Pourquoi attendre avant de se fâcher avec le nouveau pouvoir ?

Publié le 25 Mai 2012

Patrick Besson

Soudain, une lourdeur. Quelque chose d'un peu gris. Un vide. En natation, on dirait : un plat. La colère est tombée, l'excitation aussi. A force d'avoir crié sur Nicolas Sarkozy, les Français n'ont plus de voix. D'où le silence opaque, fatigué, dans lequel débute le quinquennat de François Hollande. Même le rassemblement de la Bastille, dans la nuit du 6 au 7 mai, n'avait pas l'air vrai. Mauvaise copie de 81. Le président lui-même ne semble pas croire qu'il existe. Il regarde sans cesse autour de lui avec un petit sourire triste, égaré, penaud, enfantin.

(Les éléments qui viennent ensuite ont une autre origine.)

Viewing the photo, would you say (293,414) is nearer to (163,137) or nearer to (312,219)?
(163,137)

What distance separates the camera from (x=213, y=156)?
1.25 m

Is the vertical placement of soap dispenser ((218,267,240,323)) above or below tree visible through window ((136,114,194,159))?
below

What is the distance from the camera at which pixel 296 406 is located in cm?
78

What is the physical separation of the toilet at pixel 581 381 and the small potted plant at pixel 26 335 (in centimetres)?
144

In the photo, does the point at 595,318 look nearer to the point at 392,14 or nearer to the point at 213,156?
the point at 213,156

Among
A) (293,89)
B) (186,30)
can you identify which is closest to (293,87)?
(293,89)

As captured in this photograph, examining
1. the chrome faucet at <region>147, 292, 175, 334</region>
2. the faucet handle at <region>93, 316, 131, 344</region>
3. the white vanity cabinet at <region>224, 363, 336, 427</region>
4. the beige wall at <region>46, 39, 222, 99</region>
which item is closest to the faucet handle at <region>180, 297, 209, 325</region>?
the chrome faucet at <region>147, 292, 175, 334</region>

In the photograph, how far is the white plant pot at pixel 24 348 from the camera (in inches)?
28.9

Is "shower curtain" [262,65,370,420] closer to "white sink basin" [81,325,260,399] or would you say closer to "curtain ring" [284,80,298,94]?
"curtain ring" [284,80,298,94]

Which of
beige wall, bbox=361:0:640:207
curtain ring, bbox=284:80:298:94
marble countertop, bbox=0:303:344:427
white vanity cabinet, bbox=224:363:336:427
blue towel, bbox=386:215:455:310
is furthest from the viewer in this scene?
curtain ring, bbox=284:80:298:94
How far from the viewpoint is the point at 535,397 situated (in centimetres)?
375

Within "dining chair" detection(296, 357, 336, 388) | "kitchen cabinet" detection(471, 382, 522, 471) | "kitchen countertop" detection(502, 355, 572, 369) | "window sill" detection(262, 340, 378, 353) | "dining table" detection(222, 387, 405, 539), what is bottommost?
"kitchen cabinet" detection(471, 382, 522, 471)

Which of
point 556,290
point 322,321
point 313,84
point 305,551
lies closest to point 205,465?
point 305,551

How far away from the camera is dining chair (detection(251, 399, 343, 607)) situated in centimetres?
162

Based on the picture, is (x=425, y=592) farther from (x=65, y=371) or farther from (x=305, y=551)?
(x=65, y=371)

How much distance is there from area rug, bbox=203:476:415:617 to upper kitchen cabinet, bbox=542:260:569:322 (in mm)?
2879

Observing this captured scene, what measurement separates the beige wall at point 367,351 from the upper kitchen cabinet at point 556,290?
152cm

Avant chaque rendez-vous politique, il s'accroche aux mains des passants qui se tendent vers lui comme si elles étaient le bastingage du "Titanic". Il fait tout pour retarder le moment de s'asseoir, d'ouvrir un dossier, de commencer une discussion. Il donne l'impression, en s'attardant auprès de la foule, de vouloir retrouver les charmes simples de sa campagne victorieuse. Il a commencé, le jour de l'investiture, par sortir sans parapluie alors que la météo avait annoncé un orage. Résultat : il a niqué son beau costard à plusieurs milliers d'euros. Avec un salaire diminué de 30 %, ce n'est pas une bonne nouvelle. La parité, ça fait un peu partouze straight. Dix-sept femmes pour dix-sept hommes. Un homme par femme. Et donc une femme par homme. Du coup, personne ne se retrouve sans personne. Il était déjà comme ça à l'Ena, François Hollande : bon camarade. Avant, les épouses de ministres étaient tranquilles : il n'y avait presque que des hommes dans le gouvernement. Maintenant, elles ont du souci à se faire, surtout avec les canons dont s'est entouré Jean-Marc Ayrault : l'ingénue libertaire Najat Vallaud-Belkacem, la séductrice culturelleAurélie Filippetti, l'associative hitchkcockienne Delphine Batho, la radicale chic Sylvia Pinel, le tanagra guyanais Christiane Taubira, la geisha intellectuelle Fleur Pellerin, la shéhérazade cinématographique Yamina Benguigi. Il ne manquerait pas grand-chose à Cécile Duflot pour être au niveau de ses consoeurs du gouvernement. Un nouveau couturier ? Ce n'est pas le tout de trier les ordures, il faut faire pareil avec les vêtements. Marisol Touraine préparera le retour de la retraite à 60 ans. Pas la retraite amoureuse, en tout cas.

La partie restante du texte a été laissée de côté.